We passed through one more door before we reached our destination, a large room that had most likely been an office or command center. Now it looked like some weird personal museum.

I didn’t know what to make of it. Didn’t know what to make of Jared.

Most of the room’s consoles and equipment had been stripped away, leaving behind gouges in the laminate floor and holes with hopefully not live wires in the wall.

The only relic that remained was a set of off-center computer monitors.

They were on, rotating through grainy views of the land above us.

The decoy house was difficult to make out, and it looked much farther away than I’d expected.

My attention didn’t linger on the monitors.

Jared had far more interesting things displayed on an eclectic collection of surfaces.

Like the square side table that held a small metal device screwed into a block of wood—a telegraph machine maybe—and an extremely old typewriter perched in the center of a bar-height table.

My gaze swept across other items—a huge, antique radio, a record player with a massive and slightly dented horn, an old rifle with wood worn smooth from actual use.

“You fight in the Civil War?” I joked. It was a legit question though. The rifle was old enough. Jared was old enough.

“In a way,” he replied. He motioned to a couch clustered with a pair of leather chairs. “Sit.”

No one moved. We were still taking in the room, even Nora. When I caught her gaze and raised my eyebrows, she responded with a very human shrug.

“I’m as surprised as you are.”

She moved toward the sitting area first. I followed, sidestepping a metal ladder that was bolted to the floor.

It rose straight up and through a circular opening in the ceiling.

Did Jared’s weird collection continue up there?

Curiosity urged me to climb the rungs and take a peek, but I needed to get myself together and focus on more important things.

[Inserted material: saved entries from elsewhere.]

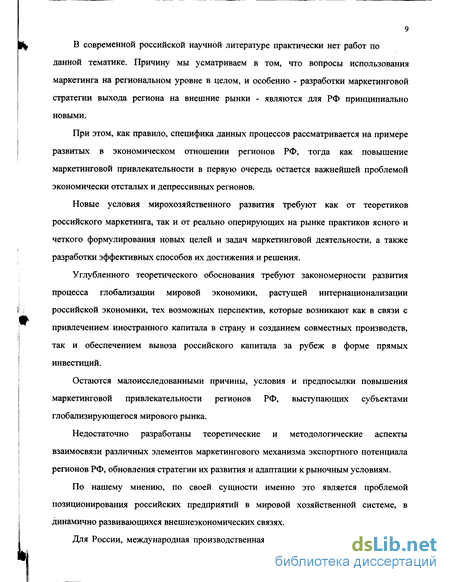 9

В современной российской научной литературе практически нет работ по данной тематике. Причину мы усматриваем в том, что вопросы использования маркетинга на региональном уровне в целом, и особенно - разработки маркетинговой стратегии выхода региона на внешние рынки - являются для РФ принципиально новыми.

При этом, как правило, специфика данных процессов рассматривается на примере развитых в экономическом отношении регионов РФ, тогда как повышение маркетинговой привлекательности в первую очередь остается важнейшей проблемой экономически отсталых и депрессивных регионов.

Новые условия мирохозяйственного развития требуют как от теоретиков российского маркетинга, так и от реально оперирующих на рынке практиков ясного и четкого формулирования новых целей и задач маркетинговой деятельности, а также разработки эффективных способов их достижения и решения.

Углубленного теоретического обоснования требуют закономерности развития процесса глобализации мировой экономики, растущей интернационализации российской экономики, тех возможных перспектив, которые возникают как в связи с привлечением иностранного капитала в страну и созданием совместных производств, так и обеспечением вывоза российского капитала за рубеж в форме прямых инвестиций.

Остаются малоисследованными причины, условия и предпосылки повышения маркетинговой привлекательности регионов РФ, выступающих субъектами глобализирующегося мирового рынка.

Недостаточно разработаны теоретические и методологические аспекты взаимосвязи различных элементов маркетингового механизма экспортного потенциала регионов РФ, обновления стратегии их развития и адаптации к рыночным условиям.

По нашему мнению, по своей сущности именно это является проблемой позиционирования российских предприятий в мировой хозяйственной системе, в динамично развивающихся внешнеэкономических связях.

Для России, международная производственная

dsLib.net
библиотека диссертаций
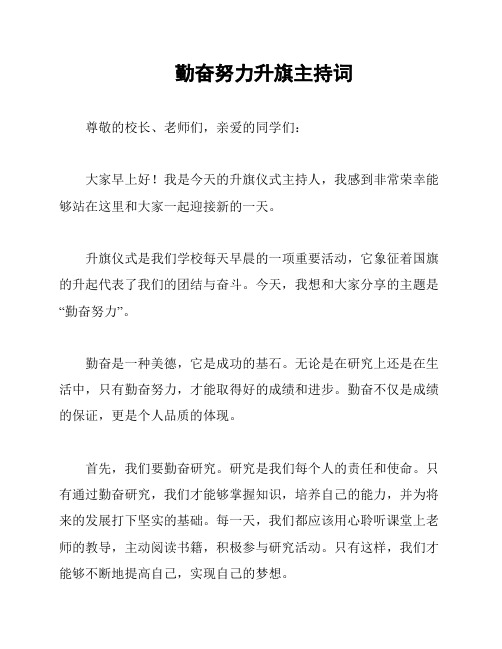 勤奋努力升旗主持词

尊敬的校长、老师们，亲爱的同学们：

大家早上好！我是今天的升旗仪式主持人，我感到非常荣幸能够站在这里和大家一起迎接新的一天。

升旗仪式是我们学校每天早晨的一项重要活动，它象征着国旗的升起代表了我们的团结与奋斗。今天，我想和大家分享的主题是“勤奋努力”。

勤奋是一种美德，它是成功的基石。无论是在研究上还是在生活中，只有勤奋努力，才能取得好的成绩和进步。勤奋不仅是成绩的保证，更是个人品质的体现。

首先，我们要勤奋研究。研究是我们每个人的责任和使命。只有通过勤奋研究，我们才能够掌握知识，培养自己的能力，并为将来的发展打下坚实的基础。每一天，我们都应该用心聆听课堂上老师的教导，主动阅读书籍，积极参与研究活动。只有这样，我们才能够不断地提高自己，实现自己的梦想。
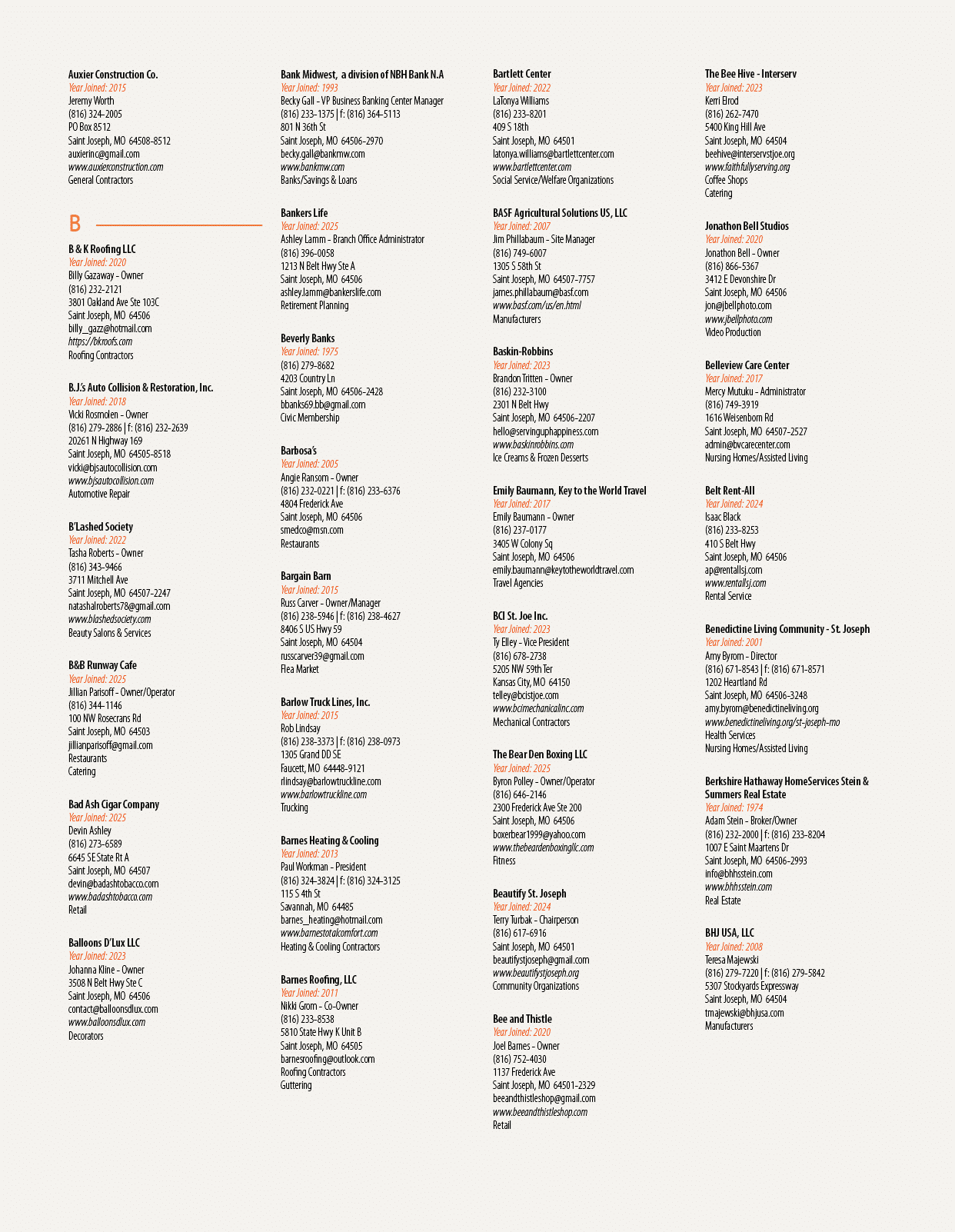 Auxier Construction Co.
Year Joined: 2015
Jeremy Worth
(816) 324-2005
PO Box 8512
Saint Joseph, MO 64508-8512
auxierinc@gmail.com
www.auxierconstruction.com
General Contractors

B

B & K Roofing LLC
Year Joined: 2020
Billy Gazaway - Owner
(816) 232-2121
3801 Oakland Ave Ste 103C
Saint Joseph, MO 64506
billy_gazz@hotmail.com
https://bkroofs.com
Roofing Contractors

B.J.'s Auto Collision & Restoration, Inc.
Year Joined: 2018
Vicki Rosmolen - Owner
(816) 279-2886 | f: (816) 232-2639
20261 N Highway 169
Saint Joseph, MO 64505-8518
vicki@bjsautocollision.com
www.bjsautocollision.com
Automotive Repair

B'Lashed Society
Year Joined: 2022
Tasha Roberts - Owner
(816) 343-9466
3711 Mitchell Ave
Saint Joseph, MO 64507-2247
natashalroberts78@gmail.com
www.blashedsociety.com
Beauty Salons & Services

B&B Runway Cafe
Year Joined: 2025
Jillian Parisoff - Owner/Operator
(816) 344-1146
100 NW Rosecrans Rd
Saint Joseph, MO 64503
jillianparisoff@gmail.com
Restaurants
Catering

Bad Ash Cigar Company
Year Joined: 2025
Devin Ashley
(816) 273-6589
6645 SE State Rt A
Saint Joseph, MO 64507
devin@badashtobacco.com
www.badashtobacco.com
Retail

Balloons D'Lux LLC
Year Joined: 2023
Johanna Kline - Owner
3508 N Belt Hwy Ste C
Saint Joseph, MO 64506
contact@balloonsdlux.com
www.balloonsdlux.com
Decorators

Bank Midwest, a division of NBH Bank N.A
Year Joined: 1993
Becky Gall - VP Business Banking Center Manager
(816) 233-1375 | f: (816) 364-5113
801 N 36th St
Saint Joseph, MO 64506-2970
becky.gall@bankmw.com
www.bankmw.com
Banks/Savings & Loans

Bankers Life
Year Joined: 2025
Ashley Lamm - Branch Office Administrator
(816) 396-0058
1213 N Belt Hwy Ste A
Saint Joseph, MO 64506
ashley.lamm@bankerslife.com
Retirement Planning

Beverly Banks
Year Joined: 1975
(816) 279-8682
4203 Country Ln
Saint Joseph, MO 64506-2428
bbanks69.bb@gmail.com
Civic Membership

Barbosa's
Year Joined: 2005
Angie Ransom - Owner
(816) 232-0221 | f: (816) 233-6376
4804 Frederick Ave
Saint Joseph, MO 64506
smedco@msn.com
Restaurants

Bargain Barn
Year Joined: 2015
Russ Carver - Owner/Manager
(816) 238-5946 | f: (816) 238-4627
8406 S US Hwy 59
Saint Joseph, MO 64504
russcarver39@gmail.com
Flea Market

Barlow Truck Lines, Inc.
Year Joined: 2015
Rob Lindsay
(816) 238-3373 | f: (816) 238-0973
1305 Grand DD SE
Faucett, MO 64448-9121
rlindsay@barlowtruckline.com
www.barlowtruckline.com
Trucking

Barnes Heating & Cooling
Year Joined: 2013
Paul Workman - President
(816) 324-3824 | f: (816) 324-3125
115 S 4th St
Savannah, MO 64485
barnes_heating@hotmail.com
www.barnestotalcomfort.com
Heating & Cooling Contractors

Barnes Roofing, LLC
Year Joined: 2011
Nikki Grom - Co-Owner
(816) 233-8538
5810 State Hwy K Unit B
Saint Joseph, MO 64505
barnesroofing@outlook.com
Roofing Contractors
Guttering

Bartlett Center
Year Joined: 2022
LaTonya Williams
(816) 233-8201
409 S 18th
Saint Joseph, MO 64501
latonya.williams@bartlettcenter.com
www.bartlettcenter.com
Social Service/Welfare Organizations

BASF Agricultural Solutions US, LLC
Year Joined: 2007
Jim Phillabaum - Site Manager
(816) 749-6007
1305 S 58th St
Saint Joseph, MO 64507-7757
james.phillabaum@basf.com
www.basf.com/us/en.html
Manufacturers

Baskin-Robbins
Year Joined: 2023
Brandon Tritten - Owner
(816) 232-3100
2301 N Belt Hwy
Saint Joseph, MO 64506-2207
hello@servinguphappiness.com
www.baskinrobbins.com
Ice Creams & Frozen Desserts

Emily Baumann, Key to the World Travel
Year Joined: 2017
Emily Baumann - Owner
(816) 237-0177
3405 W Colony Sq
Saint Joseph, MO 64506
emily.baumann@keytotheworldtravel.com
Travel Agencies

BCI St. Joe Inc.
Year Joined: 2023
Ty Elley - Vice President
(816) 678-2738
5205 NW 59th Ter
Kansas City, MO 64150
telley@bcistjoe.com
www.bcimechanicalinc.com
Mechanical Contractors

The Bear Den Boxing LLC
Year Joined: 2025
Byron Polley - Owner/Operator
(816) 646-2146
2300 Frederick Ave Ste 200
Saint Joseph, MO 64506
boxerbear1999@yahoo.com
www.thebeardenboxingllc.com
Fitness

Beautify St. Joseph
Year Joined: 2024
Terry Turbak - Chairperson
(816) 617-6916
Saint Joseph, MO 64501
beautifystjoseph@gmail.com
www.beautifystjoseph.org
Community Organizations

Bee and Thistle
Year Joined: 2020
Joel Barnes - Owner
(816) 752-4030
1137 Frederick Ave
Saint Joseph, MO 64501-2329
beeandthistleshop@gmail.com
www.beeandthistleshop.com
Retail

The Bee Hive - Interserv
Year Joined: 2023
Kerri Elrod
(816) 262-7470
5400 King Hill Ave
Saint Joseph, MO 64504
beehive@interservstjoe.org
www.faithfullyserving.org
Coffee Shops
Catering

Jonathon Bell Studios
Year Joined: 2020
Jonathon Bell - Owner
(816) 866-5367
3412 E Devonshire Dr
Saint Joseph, MO 64506
jon@jbellphoto.com
www.jbellphoto.com
Video Production

Belleview Care Center
Year Joined: 2017
Mercy Mutuku - Administrator
(816) 749-3919
1616 Weisenborn Rd
Saint Joseph, MO 64507-2527
admin@bvcarecenter.com
Nursing Homes/Assisted Living

Belt Rent-All
Year Joined: 2024
Isaac Black
(816) 233-8253
410 S Belt Hwy
Saint Joseph, MO 64506
ap@rentallsj.com
www.rentallsj.com
Rental Service

Benedictine Living Community - St. Joseph
Year Joined: 2001
Amy Byrom - Director
(816) 671-8543 | f: (816) 671-8571
1202 Heartland Rd
Saint Joseph, MO 64506-3248
amy.byrom@benedictineliving.org
www.benedictineliving.org/st-joseph-mo
Health Services
Nursing Homes/Assisted Living

Berkshire Hathaway HomeServices Stein & Summers Real Estate
Year Joined: 1974
Adam Stein - Broker/Owner
(816) 232-2000 | f: (816) 233-8204
1007 E Saint Maartens Dr
Saint Joseph, MO 64506-2993
info@bhhsstein.com
www.bhhsstein.com
Real Estate

BHJ USA, LLC
Year Joined: 2008
Teresa Majewski
(816) 279-7220 | f: (816) 279-5842
5307 Stockyards Expressway
Saint Joseph, MO 64504
tmajewski@bhjusa.com
Manufacturers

As soon as I sat on the couch, I realized I should have chosen a chair.

Blake’s gaze was locked on the seat beside me.

I could already feel the cushions dip with his weight, causing me to lean toward the heat of his body.

He’d rest his arm along the back of the couch.

I’d glare at it and then at him, pretending to be annoyed by his proximity.

He’d grin and remain right there beside me.

“Sit there.” Nora pushed Christian toward me. He stumbled and half sat, half fell onto the couch beside me.

I threw a what-the-hell look at Nora. She just took a seat in one of the oversized chairs, crossed one leg over the other, and managed to look completely put together in her borrowed silk robe.